People v Argueta
2024 NY Slip Op 06054
Decided on December 4, 2024
Appellate Division, Second Department
Published by New York State Law Reporting Bureau pursuant to Judiciary Law § 431.
This opinion is uncorrected and subject to revision before publication in the Official Reports.


Decided on December 4, 2024 SUPREME COURT OF THE STATE OF NEW YORK Appellate Division, Second Judicial Department
FRANCESCA E. CONNOLLY, J.P.
WILLIAM G. FORD
HELEN VOUTSINAS
PHILLIP HOM, JJ.

2021-02841
(Ind. No. 1262/19)

[*1]The People of the State of New York, respondent,

v

Mateo Argueta, appellant.




Joseph Z. Amsel, New York, NY, for appellant.

Anne T. Donnelly, Mineola, NY (Sarah S. Rabinowitz and Cristin N. Connell of counsel), for respondent.



DECISION & ORDER

Appeal by the defendant from a judgment of the Supreme Court, Nassau County (Teresa K. Corrigan, J.), rendered April 12, 2021, convicting him of attempted criminal sexual act in the second degree, upon his plea of guilty, and imposing sentence.

ORDERED that the judgment is affirmed.

On March 15, 2021, the defendant appeared virtually before the Supreme Court to accept a plea offer. The defendant consented to his virtual appearance on the record. The defendant entered a plea of guilty to attempted criminal sexual act in the second degree. As a condition of the plea agreement, the defendant waived his right to appeal.

The defendant's claim that he did not knowingly, intelligently, and voluntarily consent to the virtual proceedings is unpreserved for appellate review (see People v Bonilla, 219 AD3d 1094, 1095). In any event, this contention is without merit, as the Supreme Court sufficiently obtained his consent to the virtual proceedings on the record.

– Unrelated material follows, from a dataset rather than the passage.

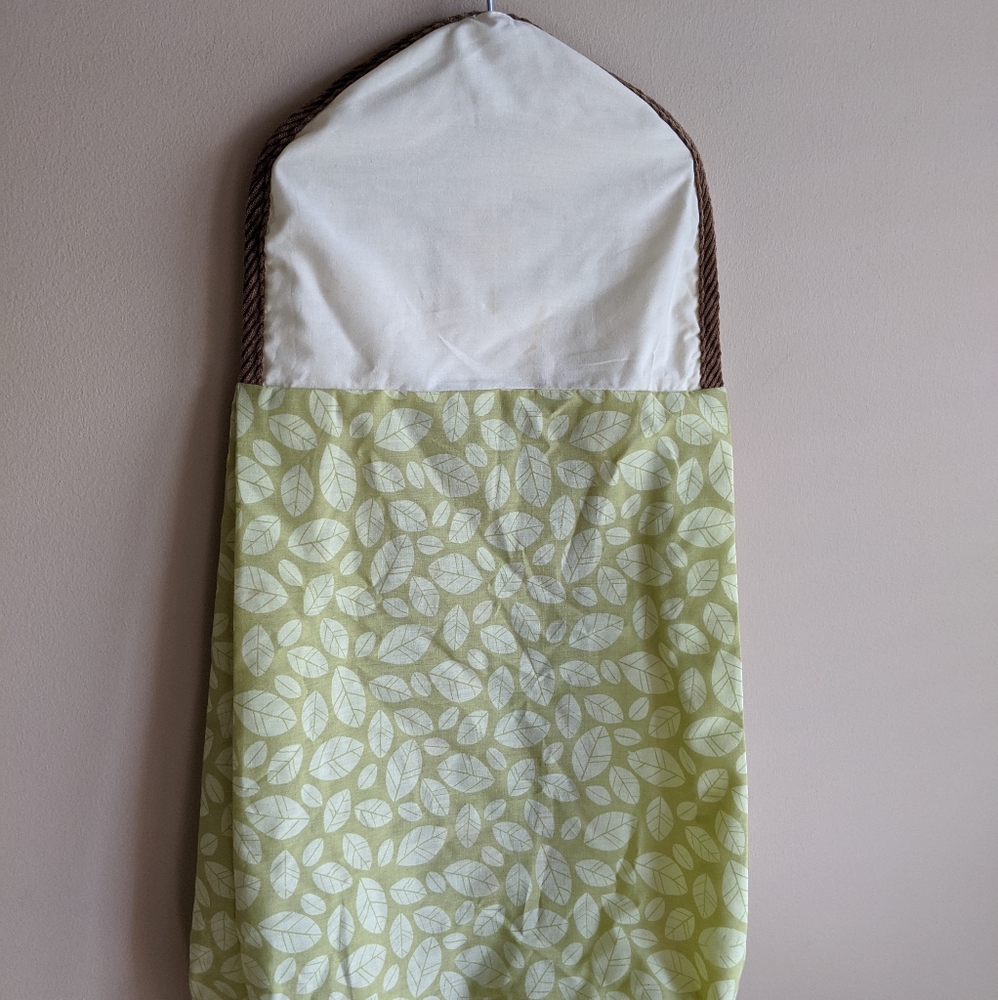 Friendly Turtle Diaper Stacker - Picture 4 of 6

The defendant's contention that his plea of guilty was not knowing, intelligent, and voluntary is also unpreserved for appellate review, as he did not move to withdraw his plea or otherwise raise the issue before the Supreme Court (see People v Pray, 183 AD3d 842, 842). In any event, that contention is also without merit. "Whether a plea was knowing, intelligent and voluntary is dependent upon a number of factors 'including the nature and terms of the agreement, the reasonableness of the bargain, and the age and experience of the accused'" (People v Mack, 168 AD3d 1100, 1101, quoting People v Garcia, 92 NY2d 869, 870 [internal quotation marks omitted]). "It is axiomatic that the court 'need not engage in any particular litany' in order to ensure that a defendant makes a 'knowing, voluntary and intelligent choice among alternative courses of action'" (People v Scott, 151 AD3d 1702, 1702, quoting People v Conceicao, 26 NY3d 375, 382). Here, the record of the plea proceeding demonstrates that the defendant's plea was a knowing, intelligent, and voluntary choice (see People v Ramos, 164 AD3d 922, 923; People v Scott, 151 AD3d at 1702).

The record further demonstrates that the defendant knowingly, willingly, and intelligently waived his right to appeal (see People v Lopez, 6 NY3d 248, 254). The defendant's [*2]valid waiver of his right to appeal precludes appellate review of his contention that the sentence imposed was excessive (see id. at 255-256).

CONNOLLY, J.P., FORD, VOUTSINAS and HOM, JJ., concur.